You are right that the "$\ln(p/(1−p))$" is the log odds. That means all you have to do to calculate the log odds is plug in the values you want for your $X$'s and do the arithmetic. Here is the calculation for #1:
\begin{align} \text{log odds}(X_1 = 3; A) &= 0.3211 + 0.27\times X_1 + 0.732\times X_2 \\ &= 0.3211 + 0.27\times 3\ \ \ + 0.732\times 1 \\ &= 0.3211 + 0.81\quad\quad\ \ + 0.732 \\ &= 1.8631 \\ \ \\ \text{log odds}(X_1 = 3; B) &= 0.3211 + 0.27\times X_1 + 0.732\times X_2 \\ &= 0.3211 + 0.27\times 3\ \ \ + 0.732\times 0 \\ &= 0.3211 + 0.81 \\ &= 1.1311 \\ \end{align} To get the odds from the log odds, you exponentiate the log odds. That means you raise the special number e ($\approx 2.718281828$) to the power of the log odds. Here is the calculation for #2:
\begin{align} \text{odds}(X_1 = 3; A) &= e^{1.8631} \\ &= 6.443681 \\ \ \\ \text{odds}(X_1 = 3; B) &= e^{1.1311} \\ &= 3.099064 \end{align} (Full disclosure: I used R to do the arithmetic on that one.)

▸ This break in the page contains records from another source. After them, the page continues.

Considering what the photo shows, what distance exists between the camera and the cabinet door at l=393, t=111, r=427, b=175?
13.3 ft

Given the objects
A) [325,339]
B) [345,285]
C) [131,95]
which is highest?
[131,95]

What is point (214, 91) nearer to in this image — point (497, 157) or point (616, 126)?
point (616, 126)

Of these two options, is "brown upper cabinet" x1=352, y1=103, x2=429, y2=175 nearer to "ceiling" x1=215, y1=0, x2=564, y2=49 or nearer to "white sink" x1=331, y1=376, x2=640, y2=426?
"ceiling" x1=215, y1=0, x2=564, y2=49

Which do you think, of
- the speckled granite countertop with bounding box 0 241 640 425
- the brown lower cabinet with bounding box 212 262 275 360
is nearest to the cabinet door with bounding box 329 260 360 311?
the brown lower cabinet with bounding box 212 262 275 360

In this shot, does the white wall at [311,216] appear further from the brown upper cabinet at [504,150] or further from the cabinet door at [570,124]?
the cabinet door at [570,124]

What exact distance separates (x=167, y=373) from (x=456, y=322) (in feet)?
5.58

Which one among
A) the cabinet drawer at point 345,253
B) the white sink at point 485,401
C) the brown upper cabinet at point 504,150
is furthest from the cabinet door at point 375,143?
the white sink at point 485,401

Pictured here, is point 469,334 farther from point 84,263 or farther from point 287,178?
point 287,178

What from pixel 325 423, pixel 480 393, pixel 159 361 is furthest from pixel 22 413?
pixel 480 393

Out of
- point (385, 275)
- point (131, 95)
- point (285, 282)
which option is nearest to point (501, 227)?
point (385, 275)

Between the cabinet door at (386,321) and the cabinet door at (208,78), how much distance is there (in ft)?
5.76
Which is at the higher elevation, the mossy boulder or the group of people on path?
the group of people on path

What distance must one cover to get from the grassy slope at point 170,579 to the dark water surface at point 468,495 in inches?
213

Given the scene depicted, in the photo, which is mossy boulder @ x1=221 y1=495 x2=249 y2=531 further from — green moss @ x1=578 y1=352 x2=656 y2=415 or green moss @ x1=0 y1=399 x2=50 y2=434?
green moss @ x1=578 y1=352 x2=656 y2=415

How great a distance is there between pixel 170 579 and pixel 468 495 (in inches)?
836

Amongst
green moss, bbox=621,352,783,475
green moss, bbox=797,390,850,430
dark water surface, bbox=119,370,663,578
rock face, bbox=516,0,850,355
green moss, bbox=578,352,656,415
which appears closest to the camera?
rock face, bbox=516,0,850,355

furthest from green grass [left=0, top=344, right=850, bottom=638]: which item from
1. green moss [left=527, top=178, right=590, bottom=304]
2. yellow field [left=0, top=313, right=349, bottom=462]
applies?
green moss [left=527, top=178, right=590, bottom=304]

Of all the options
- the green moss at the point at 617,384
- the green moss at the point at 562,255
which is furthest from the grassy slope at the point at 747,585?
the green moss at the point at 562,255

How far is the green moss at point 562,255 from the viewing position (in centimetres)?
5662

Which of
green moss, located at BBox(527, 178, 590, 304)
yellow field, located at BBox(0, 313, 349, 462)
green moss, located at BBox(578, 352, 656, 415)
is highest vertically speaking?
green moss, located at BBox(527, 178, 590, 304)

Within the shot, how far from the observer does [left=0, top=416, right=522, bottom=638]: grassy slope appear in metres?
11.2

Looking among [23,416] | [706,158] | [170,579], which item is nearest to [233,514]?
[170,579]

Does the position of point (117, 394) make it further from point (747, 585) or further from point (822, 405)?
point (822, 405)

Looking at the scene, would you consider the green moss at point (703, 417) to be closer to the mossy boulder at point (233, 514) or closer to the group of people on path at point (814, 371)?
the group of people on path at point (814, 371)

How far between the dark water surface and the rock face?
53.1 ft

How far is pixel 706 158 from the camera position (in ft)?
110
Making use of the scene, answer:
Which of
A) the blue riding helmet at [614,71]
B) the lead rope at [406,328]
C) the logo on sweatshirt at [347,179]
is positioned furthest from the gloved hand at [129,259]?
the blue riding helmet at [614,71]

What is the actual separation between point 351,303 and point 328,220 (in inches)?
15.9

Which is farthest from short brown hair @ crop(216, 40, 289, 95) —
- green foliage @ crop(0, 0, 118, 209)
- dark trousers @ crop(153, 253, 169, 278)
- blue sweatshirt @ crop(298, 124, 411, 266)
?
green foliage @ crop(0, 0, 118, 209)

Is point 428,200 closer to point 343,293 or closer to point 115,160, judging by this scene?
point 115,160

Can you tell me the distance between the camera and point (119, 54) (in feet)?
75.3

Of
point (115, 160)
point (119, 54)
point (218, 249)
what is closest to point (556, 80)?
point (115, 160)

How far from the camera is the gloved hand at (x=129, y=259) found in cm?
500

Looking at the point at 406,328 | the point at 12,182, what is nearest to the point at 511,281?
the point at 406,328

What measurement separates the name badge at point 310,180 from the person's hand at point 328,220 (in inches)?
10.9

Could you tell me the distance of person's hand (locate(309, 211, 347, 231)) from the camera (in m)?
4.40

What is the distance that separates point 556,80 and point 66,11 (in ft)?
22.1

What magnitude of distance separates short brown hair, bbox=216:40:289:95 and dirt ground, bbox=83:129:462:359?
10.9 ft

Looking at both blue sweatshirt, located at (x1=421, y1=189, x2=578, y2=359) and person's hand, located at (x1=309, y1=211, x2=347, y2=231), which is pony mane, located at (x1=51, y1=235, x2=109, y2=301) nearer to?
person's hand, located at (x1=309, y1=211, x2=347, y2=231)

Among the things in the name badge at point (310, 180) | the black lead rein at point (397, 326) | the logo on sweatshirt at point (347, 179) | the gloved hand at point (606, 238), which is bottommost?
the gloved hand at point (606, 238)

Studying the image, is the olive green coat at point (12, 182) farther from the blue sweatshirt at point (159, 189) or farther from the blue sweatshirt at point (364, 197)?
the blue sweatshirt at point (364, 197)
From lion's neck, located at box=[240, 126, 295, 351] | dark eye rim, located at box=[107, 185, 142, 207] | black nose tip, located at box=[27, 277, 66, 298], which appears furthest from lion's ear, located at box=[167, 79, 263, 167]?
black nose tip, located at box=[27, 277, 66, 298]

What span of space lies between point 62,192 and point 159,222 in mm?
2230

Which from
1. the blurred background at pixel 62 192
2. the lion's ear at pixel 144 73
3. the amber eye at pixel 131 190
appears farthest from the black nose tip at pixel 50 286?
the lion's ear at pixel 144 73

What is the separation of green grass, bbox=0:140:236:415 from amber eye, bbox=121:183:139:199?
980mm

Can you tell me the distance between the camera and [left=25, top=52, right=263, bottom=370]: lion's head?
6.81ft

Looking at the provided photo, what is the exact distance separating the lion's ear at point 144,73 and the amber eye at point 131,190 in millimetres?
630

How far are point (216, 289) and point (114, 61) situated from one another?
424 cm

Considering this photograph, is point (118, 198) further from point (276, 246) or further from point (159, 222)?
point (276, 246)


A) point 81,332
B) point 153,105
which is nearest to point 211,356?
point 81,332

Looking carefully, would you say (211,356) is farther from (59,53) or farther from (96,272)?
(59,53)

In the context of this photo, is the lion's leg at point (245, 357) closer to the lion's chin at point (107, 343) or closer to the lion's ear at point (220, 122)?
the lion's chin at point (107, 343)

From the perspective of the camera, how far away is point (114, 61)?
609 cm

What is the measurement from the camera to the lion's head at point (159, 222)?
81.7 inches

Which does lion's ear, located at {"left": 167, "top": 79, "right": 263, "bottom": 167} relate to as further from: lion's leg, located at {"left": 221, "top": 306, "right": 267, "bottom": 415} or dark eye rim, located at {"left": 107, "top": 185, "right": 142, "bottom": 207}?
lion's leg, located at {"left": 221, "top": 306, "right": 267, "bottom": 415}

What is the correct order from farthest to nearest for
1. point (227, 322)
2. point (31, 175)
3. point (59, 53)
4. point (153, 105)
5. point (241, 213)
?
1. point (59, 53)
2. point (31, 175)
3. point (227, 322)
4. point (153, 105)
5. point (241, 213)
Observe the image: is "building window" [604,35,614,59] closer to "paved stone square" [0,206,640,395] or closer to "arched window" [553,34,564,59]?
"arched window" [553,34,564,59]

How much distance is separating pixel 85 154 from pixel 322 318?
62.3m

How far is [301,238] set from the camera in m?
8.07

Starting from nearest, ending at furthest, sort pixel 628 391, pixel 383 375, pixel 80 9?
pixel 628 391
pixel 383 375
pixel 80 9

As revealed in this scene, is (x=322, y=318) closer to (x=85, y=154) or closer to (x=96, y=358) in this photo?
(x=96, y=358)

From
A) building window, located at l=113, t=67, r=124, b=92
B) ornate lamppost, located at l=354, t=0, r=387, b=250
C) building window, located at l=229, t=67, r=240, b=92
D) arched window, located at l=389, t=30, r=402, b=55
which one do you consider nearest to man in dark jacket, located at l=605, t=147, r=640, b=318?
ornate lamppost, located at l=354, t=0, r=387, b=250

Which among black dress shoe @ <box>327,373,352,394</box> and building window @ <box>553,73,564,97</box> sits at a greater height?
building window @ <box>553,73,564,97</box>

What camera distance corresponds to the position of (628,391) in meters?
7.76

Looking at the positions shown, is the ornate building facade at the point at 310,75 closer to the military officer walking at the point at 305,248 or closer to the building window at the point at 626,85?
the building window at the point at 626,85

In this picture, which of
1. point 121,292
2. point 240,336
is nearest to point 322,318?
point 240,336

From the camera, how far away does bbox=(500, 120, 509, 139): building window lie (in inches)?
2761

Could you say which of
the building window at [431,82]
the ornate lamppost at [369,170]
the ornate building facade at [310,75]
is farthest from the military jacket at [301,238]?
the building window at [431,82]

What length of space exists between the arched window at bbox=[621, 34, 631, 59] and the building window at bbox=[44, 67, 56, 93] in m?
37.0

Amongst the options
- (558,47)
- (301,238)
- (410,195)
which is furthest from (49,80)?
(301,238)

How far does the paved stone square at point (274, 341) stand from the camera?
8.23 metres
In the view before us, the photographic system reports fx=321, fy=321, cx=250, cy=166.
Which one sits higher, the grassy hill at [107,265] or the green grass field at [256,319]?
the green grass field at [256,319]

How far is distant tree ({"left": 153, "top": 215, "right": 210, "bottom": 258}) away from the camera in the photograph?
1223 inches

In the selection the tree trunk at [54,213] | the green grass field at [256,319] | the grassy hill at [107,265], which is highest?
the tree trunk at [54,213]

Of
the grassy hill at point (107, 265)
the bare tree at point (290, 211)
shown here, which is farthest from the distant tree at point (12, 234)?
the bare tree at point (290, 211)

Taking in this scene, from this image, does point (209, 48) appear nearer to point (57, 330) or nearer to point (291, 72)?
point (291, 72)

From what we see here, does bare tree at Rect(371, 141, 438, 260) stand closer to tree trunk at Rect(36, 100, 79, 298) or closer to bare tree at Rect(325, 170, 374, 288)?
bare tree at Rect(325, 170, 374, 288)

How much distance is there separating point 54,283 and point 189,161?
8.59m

To get the probability, you divide the odds by the quantity odds plus one. Here is the calculation for #3:
\begin{align} \text{probability}(X_1 = 3; A) &= \frac{6.443681}{6.443681 + 1} \\ \ \\ &= 0.8656579 \\ \ \\ \text{probability}(X_1 = 3; B) &= \frac{3.099064}{3.099064 + 1} \\ \ \\ &= 0.7560419 \end{align} (I used R for this one, too.)